━━━ 文書の抜粋
2009年、我が家の帰国に伴い、彼女は次の家庭へ雇われた。
しかし、相性が合わず、すぐにミャンマーへ帰ったと聞いた。
       
「ビルマの竪琴」の印象しかないミャンマーだったが、
行ったことはないのに彼女のおかげでいい国のように思える。
イメージなんて、そういうものだろう。
日本のイメージも、きっと海を渡った先人たち個々人が
その国で生きていくために示した勤勉さがつくり出したものだ。              
      
あれから3年。
                    
中国の労働賃金の上昇に伴い、
民主化へと舵を切ったミャンマーへの日本企業の進出が現実味を帯びている。 
           
労働賃金が安く、また、仏教国ということもあり、
真面目な国民性が評価されているとのこと。
           
いつの日か、ミャンマーでの日本企業の広告キャンペーンをつくって、
彼女の国の経済発展に微力ながら貢献したい。
                     
最近、スーチーさんの報道に絡んでミャンマーが取り上げられる度に、
彼女の朗らかな笑顔を想い出し、広告と経済の幸せな関係を考えている。

ブログ 2012/06/12

巨人の四番

先日のプロ野球セパ交流戦でのこと。 
      
9回表に西武ライオンズに同点に追いつかれ、
迎えた9回裏の巨人の攻撃。
   
1アウト2塁。
この日3安打の坂本が敬遠された。
 
次は四番の村田だ。 
     
この日の村田は、前の3打席がすべて凡退で、
その雰囲気からして打てそうになかった。
ライオンズの策は順当だった。
     
しかし、村田はタイミングの合っていない空振りの後、
体勢を崩されながらも同じ球種をとらえ、サヨナラヒットを放った。
         
ヒーローインタビューでの朴訥な受け答えの中、
「前のバッターが敬遠されましたが、どんな気持ちでしたか?」
という質問に対して、
「巨人の4番を任せられていますから」 
と彼は発し、球場は湧いた。    
         
隣りのオジさんは号泣していた。
 
                
意地とプライド。 
 
                          
持ち過ぎると、柔軟性を欠き、扱いにくい人と評される。
そして、足りないと、言動に迫力を欠く。
        
見えないだけに、どれだけ持っていればいいのか。
その分量は難しい。   

ブログ 2012/06/09

前提

とある不便なスタジオに行くため、最寄り駅からタクシーに乗った。
料金は880円だった。
━━━━━━
課題 A: 抜粋の「2009年、我が家の帰国に伴い、彼女は次の家庭へ雇われた。」で始まり「勤勉さがつくり出したものだ。」まで続く部分を、一字も変えずに引用してください。
課題 B: 抜粋に書かれた巨人と西武ライオンズの試合で、9回裏にサヨナラヒットを打ったのは誰ですか。
次の一覧は、上の抜粋とは別の出典から取ったものです。
━━━ 提供データ
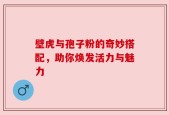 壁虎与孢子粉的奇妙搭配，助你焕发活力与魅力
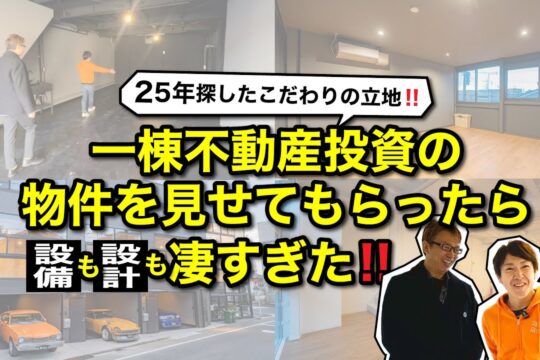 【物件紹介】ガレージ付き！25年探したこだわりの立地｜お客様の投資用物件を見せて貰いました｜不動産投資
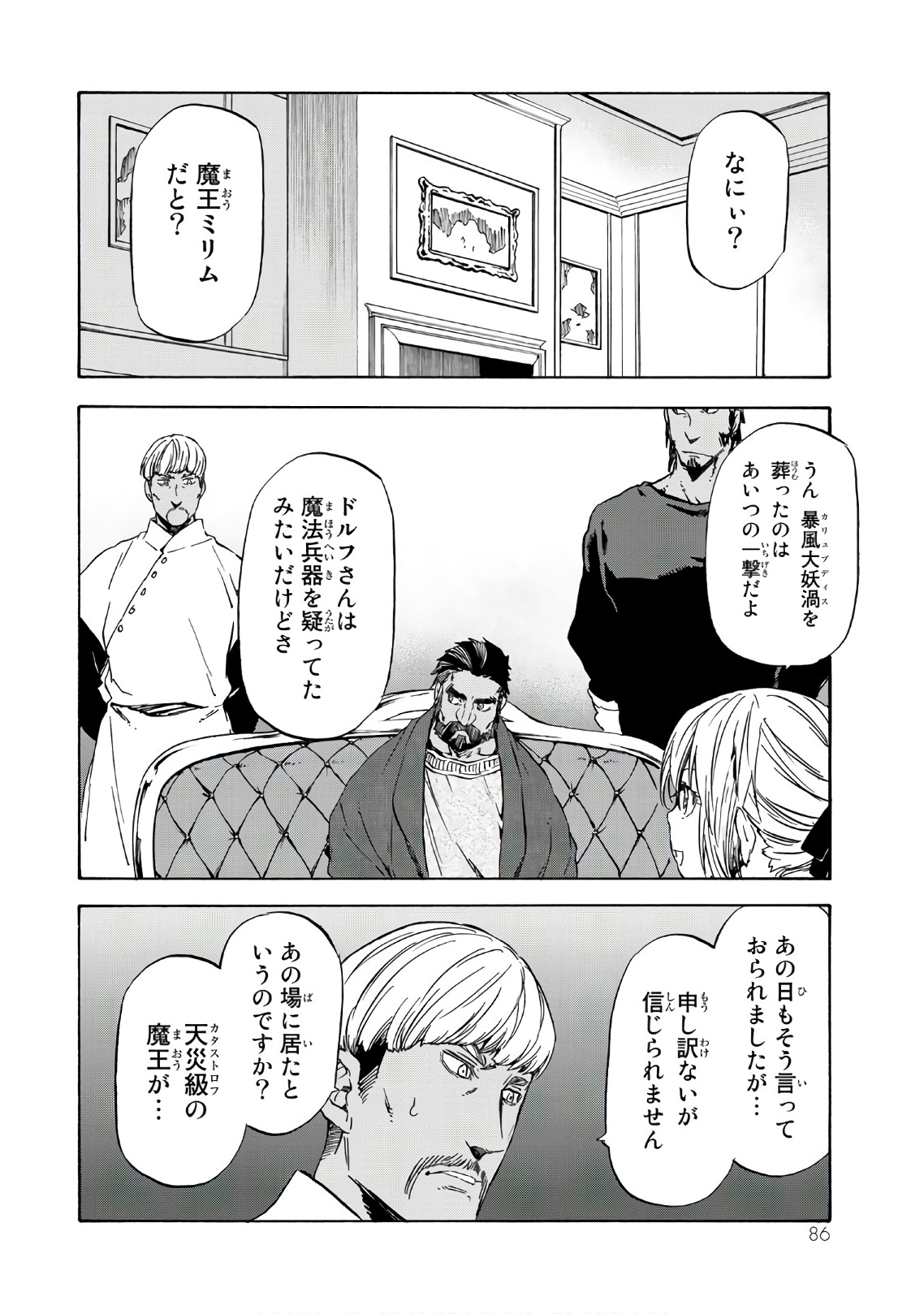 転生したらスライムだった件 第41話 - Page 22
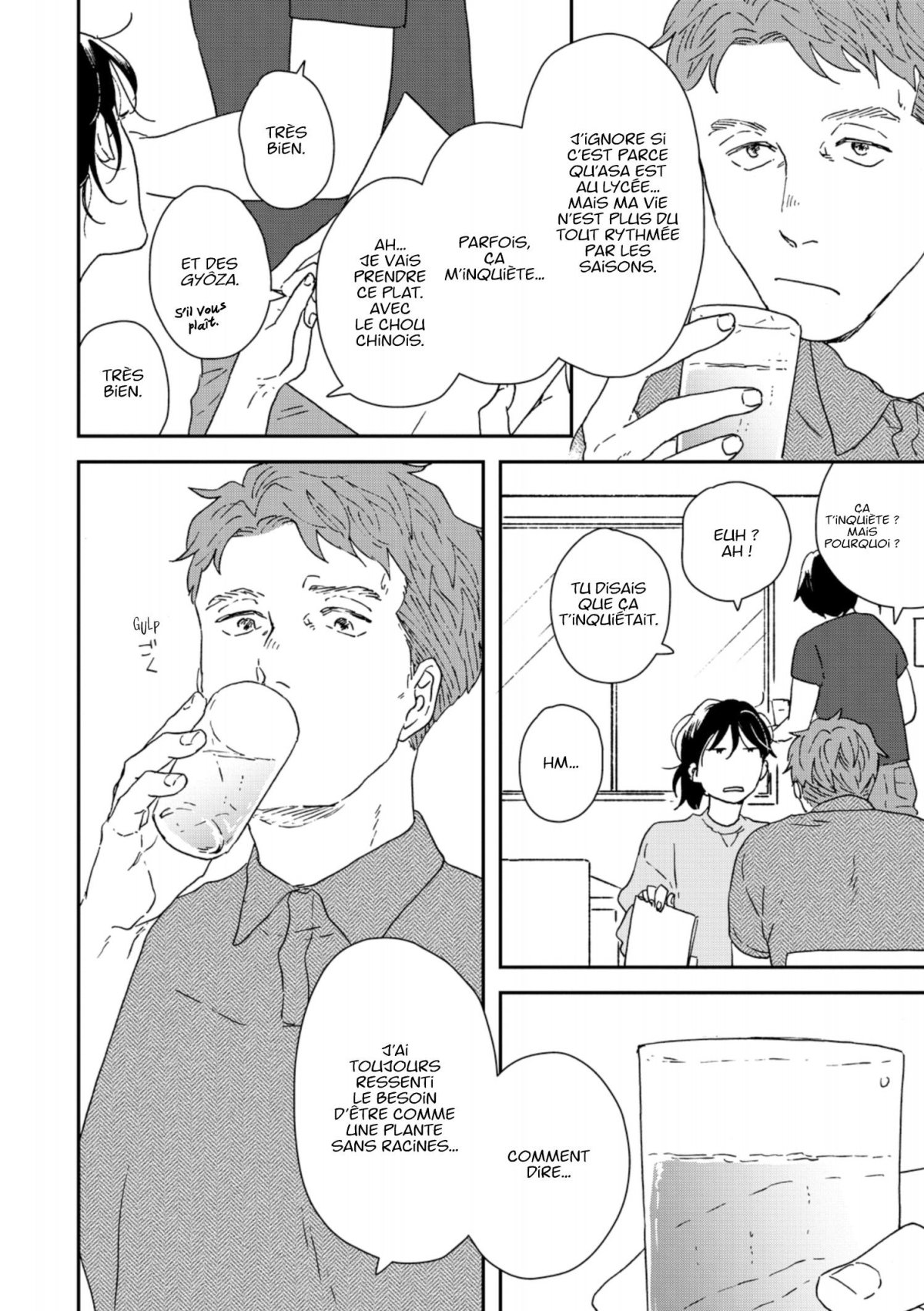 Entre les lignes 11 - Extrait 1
━━━━━━
━━━ 提供データ
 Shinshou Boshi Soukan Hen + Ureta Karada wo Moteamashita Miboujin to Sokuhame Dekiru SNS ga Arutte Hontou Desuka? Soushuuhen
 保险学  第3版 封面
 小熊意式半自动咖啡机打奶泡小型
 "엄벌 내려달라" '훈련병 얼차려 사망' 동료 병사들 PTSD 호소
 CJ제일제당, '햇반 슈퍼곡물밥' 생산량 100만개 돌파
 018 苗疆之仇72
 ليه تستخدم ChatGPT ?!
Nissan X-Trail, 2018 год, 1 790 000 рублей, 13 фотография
━━━━━━
━━━ 提供データ
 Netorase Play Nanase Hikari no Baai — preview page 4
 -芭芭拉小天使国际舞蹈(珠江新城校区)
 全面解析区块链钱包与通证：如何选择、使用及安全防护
━━━━━━
課題の結果 A:
2009年、我が家の帰国に伴い、彼女は次の家庭へ雇われた。
しかし、相性が合わず、すぐにミャンマーへ帰ったと聞いた。
       
「ビルマの竪琴」の印象しかないミャンマーだったが、
行ったことはないのに彼女のおかげでいい国のように思える。
イメージなんて、そういうものだろう。
日本のイメージも、きっと海を渡った先人たち個々人が
その国で生きていくために示した勤勉さがつくり出したものだ。

課題の結果 B: 四番の村田です。